File: stateful-transforms.rst

package info (click to toggle)
patsy 0.4.1%2Bgit34-ga5b54c2-1
links: PTS, VCS
area: main
in suites: stretch
size: 1,444 kB
ctags: 884
sloc: python: 8,797; makefile: 130; sh: 15
file content (264 lines) | stat: -rw-r--r-- 9,426 bytes
parent folder | download | duplicates (2)
.. _stateful-transforms:

Stateful transforms
===================

.. currentmodule:: patsy

There's a subtle problem that sometimes bites people when working with
formulas. Suppose that I have some numerical data called ``x``, and I
would like to center it before fitting. The obvious way would be to
write::

   y ~ I(x - np.mean(x))  # BROKEN! Don't do this!

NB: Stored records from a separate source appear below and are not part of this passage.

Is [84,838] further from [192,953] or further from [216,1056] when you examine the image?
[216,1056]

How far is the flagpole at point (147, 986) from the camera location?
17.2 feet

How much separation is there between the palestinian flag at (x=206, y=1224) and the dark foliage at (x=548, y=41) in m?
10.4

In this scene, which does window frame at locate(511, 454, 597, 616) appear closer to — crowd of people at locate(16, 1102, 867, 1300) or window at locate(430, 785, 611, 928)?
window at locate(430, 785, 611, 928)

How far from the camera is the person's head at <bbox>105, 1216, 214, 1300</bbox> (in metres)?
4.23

or, even better we could package it up into a function:

.. ipython:: python

   def naive_center(x):  # BROKEN! don't use!
       x = np.asarray(x)
       return x - np.mean(x)

and then write our formula like::

   y ~ naive_center(x)

Why is this a bad idea? Let's set up an example.

.. ipython:: python

   import numpy as np
   from patsy import dmatrix, build_design_matrices, incr_dbuilder
   data = {"x": [1, 2, 3, 4]}

Now we can build a design matrix and see what we get:

.. ipython:: python

   mat = dmatrix("naive_center(x)", data)
   mat

Those numbers look correct, and in fact they are correct. If all we're
going to do with this model is call :func:`dmatrix` once, then
everything is fine -- which is what makes this problem so insidious.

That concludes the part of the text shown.